» **Exercise task A**
Summarize the text about Albert Nelson in two sentences.
» **Exercise task B**
In the listing, rewrite the lines from the line with "Which object out of" to the line with "- distant house", replacing "distant" with "faraway" and leaving everything else as it is. Give only those lines.

Albert Nelson posed for John Hovorka at the Hovorka mailbox.
Albert Nelson and His Snowmobile
As remembered by his son, Harry A. Nelson, of Huss Township, Roseau County, Minnesota.
Albert Nelson of Strathcona was a rural mail carrier in Deer, Huss, and Poplar Grove Townships from 1921-1944. The eastern border of his 30-mile mail route was the section line between Poplar Grove and Palmville. At the juncture of his return route Albert would stop to visit or argue politics with the highly opinionated and radical Hovorkas, T.V. and his son John.
John (who later would publish his personal views of the state of the world from his homestead in Palmville via The Northwest Radical, and become the godfather, of sorts, of The Raven and The Palmville Press/MRWP), photographed Albert in front of the Hovorka home as was seen on the front page of The Raven, Volume 3 Issue 1, February 1996 S.L.O.D. June 1996.
At that time Albert used a 1931 Model A snowmobile, a custom designed automobile with tracks in the back and skis on the front, to traverse his mail route in the early days of winter mail delivery in northwest Minnesota. https://www.hagerty.com/media/automotive-history/rare-1926-ford-model-t-snowmobile-has-the-white-stuff/
Albert Nelson was born in 1891 in Chippewa Falls, Wisconsin to Anton K. and Christine Nelson, both immigrants from Norway. In 1918 Albert married Ann Margret Larson, who was born in 1889. Albert and Ann came to Roseau County in 1904 and homesteaded the northwest quarter of Section 29 in Huss Township. They had four children: Harry Nelson of Huss Township; Irene (Mrs. Irene Clow, of Aztec, New Mexico; Mildred (Mrs. James Carrier of Middle River; and Evelyn Voecks of Thief River Falls.

» **Material provided**

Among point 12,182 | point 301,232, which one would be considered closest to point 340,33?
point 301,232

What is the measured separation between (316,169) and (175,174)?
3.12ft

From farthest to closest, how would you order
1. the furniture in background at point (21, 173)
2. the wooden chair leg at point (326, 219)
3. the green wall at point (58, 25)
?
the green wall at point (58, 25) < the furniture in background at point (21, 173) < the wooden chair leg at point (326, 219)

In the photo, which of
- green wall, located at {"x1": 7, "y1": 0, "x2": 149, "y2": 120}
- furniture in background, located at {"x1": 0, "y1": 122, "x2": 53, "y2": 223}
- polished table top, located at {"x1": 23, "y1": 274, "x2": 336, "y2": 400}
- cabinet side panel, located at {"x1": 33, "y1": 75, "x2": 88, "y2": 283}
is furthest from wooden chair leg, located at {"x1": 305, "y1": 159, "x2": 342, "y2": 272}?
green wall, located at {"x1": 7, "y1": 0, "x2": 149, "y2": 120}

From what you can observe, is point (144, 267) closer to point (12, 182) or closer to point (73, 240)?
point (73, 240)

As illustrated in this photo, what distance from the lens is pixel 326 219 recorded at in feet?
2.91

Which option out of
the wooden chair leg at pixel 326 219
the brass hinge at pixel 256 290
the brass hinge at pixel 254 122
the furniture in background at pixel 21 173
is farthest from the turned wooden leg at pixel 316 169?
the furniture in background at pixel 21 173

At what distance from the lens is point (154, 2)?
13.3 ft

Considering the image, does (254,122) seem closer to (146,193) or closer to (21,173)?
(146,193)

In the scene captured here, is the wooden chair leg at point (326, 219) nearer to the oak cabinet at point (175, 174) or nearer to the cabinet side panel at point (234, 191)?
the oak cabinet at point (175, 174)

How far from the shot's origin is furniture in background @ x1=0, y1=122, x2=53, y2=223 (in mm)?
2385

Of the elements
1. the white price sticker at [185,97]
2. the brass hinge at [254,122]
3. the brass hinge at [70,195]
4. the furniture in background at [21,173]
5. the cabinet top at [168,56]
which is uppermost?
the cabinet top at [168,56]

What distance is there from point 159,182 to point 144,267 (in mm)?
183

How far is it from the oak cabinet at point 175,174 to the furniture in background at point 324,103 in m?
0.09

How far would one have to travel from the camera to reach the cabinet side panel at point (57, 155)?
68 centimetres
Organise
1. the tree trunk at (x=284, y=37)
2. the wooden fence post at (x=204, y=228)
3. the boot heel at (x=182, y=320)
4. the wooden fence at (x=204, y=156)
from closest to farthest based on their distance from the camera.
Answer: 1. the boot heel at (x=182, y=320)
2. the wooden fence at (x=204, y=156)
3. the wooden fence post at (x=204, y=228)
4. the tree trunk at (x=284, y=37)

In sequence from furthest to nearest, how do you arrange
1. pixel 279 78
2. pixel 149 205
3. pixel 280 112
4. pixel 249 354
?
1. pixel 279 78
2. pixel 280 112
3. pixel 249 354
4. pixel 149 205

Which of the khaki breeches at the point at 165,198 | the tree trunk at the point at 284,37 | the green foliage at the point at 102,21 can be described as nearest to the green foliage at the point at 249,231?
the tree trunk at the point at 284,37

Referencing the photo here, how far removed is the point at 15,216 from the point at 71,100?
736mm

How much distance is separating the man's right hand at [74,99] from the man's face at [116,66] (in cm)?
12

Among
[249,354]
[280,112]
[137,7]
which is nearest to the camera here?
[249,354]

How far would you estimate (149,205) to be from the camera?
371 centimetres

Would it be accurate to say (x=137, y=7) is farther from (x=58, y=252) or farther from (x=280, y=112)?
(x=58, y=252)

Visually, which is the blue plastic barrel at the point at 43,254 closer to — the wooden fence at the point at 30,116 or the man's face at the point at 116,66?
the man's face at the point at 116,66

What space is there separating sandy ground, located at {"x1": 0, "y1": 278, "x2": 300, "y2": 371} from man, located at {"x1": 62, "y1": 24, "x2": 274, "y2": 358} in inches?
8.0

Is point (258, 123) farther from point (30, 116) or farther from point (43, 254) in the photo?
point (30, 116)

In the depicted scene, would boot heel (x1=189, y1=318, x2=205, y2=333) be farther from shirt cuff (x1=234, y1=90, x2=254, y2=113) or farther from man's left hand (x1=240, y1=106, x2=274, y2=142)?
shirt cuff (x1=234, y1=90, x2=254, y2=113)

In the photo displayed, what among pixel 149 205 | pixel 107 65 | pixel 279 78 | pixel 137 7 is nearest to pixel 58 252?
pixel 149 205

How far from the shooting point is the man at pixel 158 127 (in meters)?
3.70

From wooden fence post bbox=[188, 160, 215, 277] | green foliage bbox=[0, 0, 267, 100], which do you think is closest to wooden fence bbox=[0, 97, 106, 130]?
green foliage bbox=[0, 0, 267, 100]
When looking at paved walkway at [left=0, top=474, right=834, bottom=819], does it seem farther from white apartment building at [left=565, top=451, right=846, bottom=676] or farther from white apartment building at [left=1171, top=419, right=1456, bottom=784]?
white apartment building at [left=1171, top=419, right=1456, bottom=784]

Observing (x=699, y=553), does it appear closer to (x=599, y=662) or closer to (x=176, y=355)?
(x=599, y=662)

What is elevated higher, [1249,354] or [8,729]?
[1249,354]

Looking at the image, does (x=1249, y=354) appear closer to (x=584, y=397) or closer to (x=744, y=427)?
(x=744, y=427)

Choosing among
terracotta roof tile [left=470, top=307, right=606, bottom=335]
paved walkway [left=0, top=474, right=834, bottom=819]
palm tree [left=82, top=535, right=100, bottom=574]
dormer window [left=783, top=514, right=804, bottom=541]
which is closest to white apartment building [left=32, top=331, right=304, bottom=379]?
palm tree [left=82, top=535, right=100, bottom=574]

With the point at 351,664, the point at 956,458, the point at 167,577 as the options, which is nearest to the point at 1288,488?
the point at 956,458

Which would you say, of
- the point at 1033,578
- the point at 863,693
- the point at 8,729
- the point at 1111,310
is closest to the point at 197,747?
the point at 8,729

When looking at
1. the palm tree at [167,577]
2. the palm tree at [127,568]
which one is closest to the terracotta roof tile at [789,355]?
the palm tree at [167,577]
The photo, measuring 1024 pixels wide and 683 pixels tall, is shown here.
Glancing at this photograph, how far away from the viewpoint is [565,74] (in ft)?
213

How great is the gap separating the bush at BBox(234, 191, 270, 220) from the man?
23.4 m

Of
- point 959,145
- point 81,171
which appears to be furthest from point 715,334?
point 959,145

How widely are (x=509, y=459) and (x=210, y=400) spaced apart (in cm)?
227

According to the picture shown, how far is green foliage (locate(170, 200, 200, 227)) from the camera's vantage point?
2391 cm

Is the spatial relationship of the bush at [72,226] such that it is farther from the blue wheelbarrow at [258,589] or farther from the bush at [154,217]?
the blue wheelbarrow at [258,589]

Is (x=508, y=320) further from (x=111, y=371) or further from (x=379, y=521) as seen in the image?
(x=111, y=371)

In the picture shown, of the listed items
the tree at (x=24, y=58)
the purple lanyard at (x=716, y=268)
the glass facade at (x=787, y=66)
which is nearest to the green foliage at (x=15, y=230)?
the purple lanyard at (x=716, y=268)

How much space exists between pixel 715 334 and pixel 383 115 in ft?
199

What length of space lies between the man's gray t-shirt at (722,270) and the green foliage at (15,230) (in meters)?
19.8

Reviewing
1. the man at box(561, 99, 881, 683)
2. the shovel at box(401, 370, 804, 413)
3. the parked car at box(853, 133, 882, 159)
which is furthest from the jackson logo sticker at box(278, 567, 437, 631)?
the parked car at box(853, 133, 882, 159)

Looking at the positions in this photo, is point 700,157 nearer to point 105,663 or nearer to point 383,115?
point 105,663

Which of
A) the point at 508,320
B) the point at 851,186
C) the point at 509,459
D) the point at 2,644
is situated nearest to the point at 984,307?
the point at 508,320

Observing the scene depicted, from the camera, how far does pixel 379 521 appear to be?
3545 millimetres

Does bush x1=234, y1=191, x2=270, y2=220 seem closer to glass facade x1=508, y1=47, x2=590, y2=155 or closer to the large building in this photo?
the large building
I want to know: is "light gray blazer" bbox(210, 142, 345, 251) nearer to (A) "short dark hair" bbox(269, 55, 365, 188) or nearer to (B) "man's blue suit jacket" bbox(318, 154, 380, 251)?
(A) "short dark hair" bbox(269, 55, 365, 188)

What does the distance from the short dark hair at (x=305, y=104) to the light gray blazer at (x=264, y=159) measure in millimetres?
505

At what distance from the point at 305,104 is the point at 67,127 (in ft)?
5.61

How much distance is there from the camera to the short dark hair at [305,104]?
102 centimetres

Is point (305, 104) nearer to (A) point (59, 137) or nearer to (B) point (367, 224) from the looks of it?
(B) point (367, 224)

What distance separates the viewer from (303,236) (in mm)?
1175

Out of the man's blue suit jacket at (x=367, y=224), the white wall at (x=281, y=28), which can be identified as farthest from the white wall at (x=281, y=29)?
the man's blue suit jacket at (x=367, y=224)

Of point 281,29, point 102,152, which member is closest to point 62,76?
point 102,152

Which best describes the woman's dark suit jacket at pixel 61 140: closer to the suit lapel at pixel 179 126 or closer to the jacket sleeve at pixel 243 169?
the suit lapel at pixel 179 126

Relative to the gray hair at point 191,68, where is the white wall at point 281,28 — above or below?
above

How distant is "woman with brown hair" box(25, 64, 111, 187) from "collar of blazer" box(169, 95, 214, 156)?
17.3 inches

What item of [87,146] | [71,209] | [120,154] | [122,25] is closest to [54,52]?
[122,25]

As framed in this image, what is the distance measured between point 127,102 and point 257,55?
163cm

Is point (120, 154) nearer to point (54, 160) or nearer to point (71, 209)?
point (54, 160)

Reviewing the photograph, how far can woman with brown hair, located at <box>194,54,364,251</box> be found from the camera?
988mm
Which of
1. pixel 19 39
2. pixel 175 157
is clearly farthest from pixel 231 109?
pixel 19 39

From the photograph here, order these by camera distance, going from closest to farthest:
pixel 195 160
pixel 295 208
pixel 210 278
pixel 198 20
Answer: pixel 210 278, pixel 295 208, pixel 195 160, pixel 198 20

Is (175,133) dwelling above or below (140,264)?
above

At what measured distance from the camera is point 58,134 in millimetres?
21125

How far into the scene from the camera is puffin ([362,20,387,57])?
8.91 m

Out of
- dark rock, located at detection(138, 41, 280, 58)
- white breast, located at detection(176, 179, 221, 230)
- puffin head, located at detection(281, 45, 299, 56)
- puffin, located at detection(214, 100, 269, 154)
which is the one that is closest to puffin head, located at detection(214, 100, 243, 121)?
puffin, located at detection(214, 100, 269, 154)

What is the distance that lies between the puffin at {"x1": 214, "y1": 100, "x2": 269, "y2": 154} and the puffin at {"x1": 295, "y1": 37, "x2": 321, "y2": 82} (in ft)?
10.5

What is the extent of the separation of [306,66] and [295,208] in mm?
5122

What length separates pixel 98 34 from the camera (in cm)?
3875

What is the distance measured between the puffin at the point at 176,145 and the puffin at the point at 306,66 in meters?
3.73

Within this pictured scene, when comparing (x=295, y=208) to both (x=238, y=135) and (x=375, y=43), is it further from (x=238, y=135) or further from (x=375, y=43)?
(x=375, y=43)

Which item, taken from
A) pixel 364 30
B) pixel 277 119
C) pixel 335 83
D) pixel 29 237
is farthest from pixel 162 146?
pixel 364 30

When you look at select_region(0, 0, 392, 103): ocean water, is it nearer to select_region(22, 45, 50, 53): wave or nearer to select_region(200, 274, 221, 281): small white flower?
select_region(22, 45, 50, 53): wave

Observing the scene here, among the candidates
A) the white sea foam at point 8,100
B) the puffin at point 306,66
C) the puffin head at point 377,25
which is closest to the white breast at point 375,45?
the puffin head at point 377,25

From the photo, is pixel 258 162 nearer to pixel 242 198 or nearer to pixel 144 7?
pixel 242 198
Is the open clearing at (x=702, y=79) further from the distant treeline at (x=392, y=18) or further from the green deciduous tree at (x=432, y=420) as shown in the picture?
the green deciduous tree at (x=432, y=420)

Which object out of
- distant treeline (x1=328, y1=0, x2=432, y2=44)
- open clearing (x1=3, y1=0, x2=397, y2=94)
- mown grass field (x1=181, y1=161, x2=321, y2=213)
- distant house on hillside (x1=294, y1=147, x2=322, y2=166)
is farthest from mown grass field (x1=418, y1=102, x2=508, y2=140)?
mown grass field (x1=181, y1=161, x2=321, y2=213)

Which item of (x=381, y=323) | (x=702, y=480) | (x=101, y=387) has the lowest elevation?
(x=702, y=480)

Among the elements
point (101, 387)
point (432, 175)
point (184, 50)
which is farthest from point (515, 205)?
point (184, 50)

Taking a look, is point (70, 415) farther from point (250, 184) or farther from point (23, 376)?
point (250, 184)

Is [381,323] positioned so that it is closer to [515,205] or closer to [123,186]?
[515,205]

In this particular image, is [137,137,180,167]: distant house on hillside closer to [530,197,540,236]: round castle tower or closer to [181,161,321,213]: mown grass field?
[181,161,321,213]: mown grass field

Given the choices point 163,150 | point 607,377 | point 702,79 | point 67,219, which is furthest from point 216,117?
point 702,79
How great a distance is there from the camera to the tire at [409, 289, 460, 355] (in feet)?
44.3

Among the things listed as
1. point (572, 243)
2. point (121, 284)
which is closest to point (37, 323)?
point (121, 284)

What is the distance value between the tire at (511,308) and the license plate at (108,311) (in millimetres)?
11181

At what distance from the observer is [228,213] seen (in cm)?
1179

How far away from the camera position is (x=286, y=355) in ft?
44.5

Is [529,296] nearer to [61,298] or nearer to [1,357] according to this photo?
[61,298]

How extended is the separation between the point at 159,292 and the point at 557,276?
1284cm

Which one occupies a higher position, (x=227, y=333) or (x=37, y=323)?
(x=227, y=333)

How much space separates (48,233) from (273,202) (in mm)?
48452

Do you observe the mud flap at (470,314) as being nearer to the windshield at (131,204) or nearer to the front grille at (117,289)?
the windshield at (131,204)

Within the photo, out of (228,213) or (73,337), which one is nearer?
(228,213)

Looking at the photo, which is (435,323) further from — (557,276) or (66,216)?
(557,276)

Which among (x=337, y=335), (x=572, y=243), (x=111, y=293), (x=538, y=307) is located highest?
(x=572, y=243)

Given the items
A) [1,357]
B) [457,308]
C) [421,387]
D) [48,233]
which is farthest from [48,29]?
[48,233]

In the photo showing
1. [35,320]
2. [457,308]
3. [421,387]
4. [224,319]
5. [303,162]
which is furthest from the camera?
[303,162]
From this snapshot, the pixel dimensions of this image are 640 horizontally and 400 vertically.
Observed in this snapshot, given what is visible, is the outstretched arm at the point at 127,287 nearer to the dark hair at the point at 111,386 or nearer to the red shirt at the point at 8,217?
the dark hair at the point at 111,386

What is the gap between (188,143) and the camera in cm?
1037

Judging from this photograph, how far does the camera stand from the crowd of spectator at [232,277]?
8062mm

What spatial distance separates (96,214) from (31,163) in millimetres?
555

» **Correct answer A**
Albert Nelson of Strathcona was a rural mail carrier in Deer, Huss, and Poplar Grove Townships from 1921-1944, and at the juncture of his return route he would stop to visit or argue politics with T.V. Hovorka and his son John, who photographed him in front of the Hovorka home. At that time Albert used a 1931 Model A snowmobile, a custom designed automobile with tracks in the back and skis on the front, to traverse his mail route in the early days of winter mail delivery in northwest Minnesota.

» **Correct answer B**
Which object out of
- faraway treeline (x1=328, y1=0, x2=432, y2=44)
- open clearing (x1=3, y1=0, x2=397, y2=94)
- mown grass field (x1=181, y1=161, x2=321, y2=213)
- faraway house on hillside (x1=294, y1=147, x2=322, y2=166)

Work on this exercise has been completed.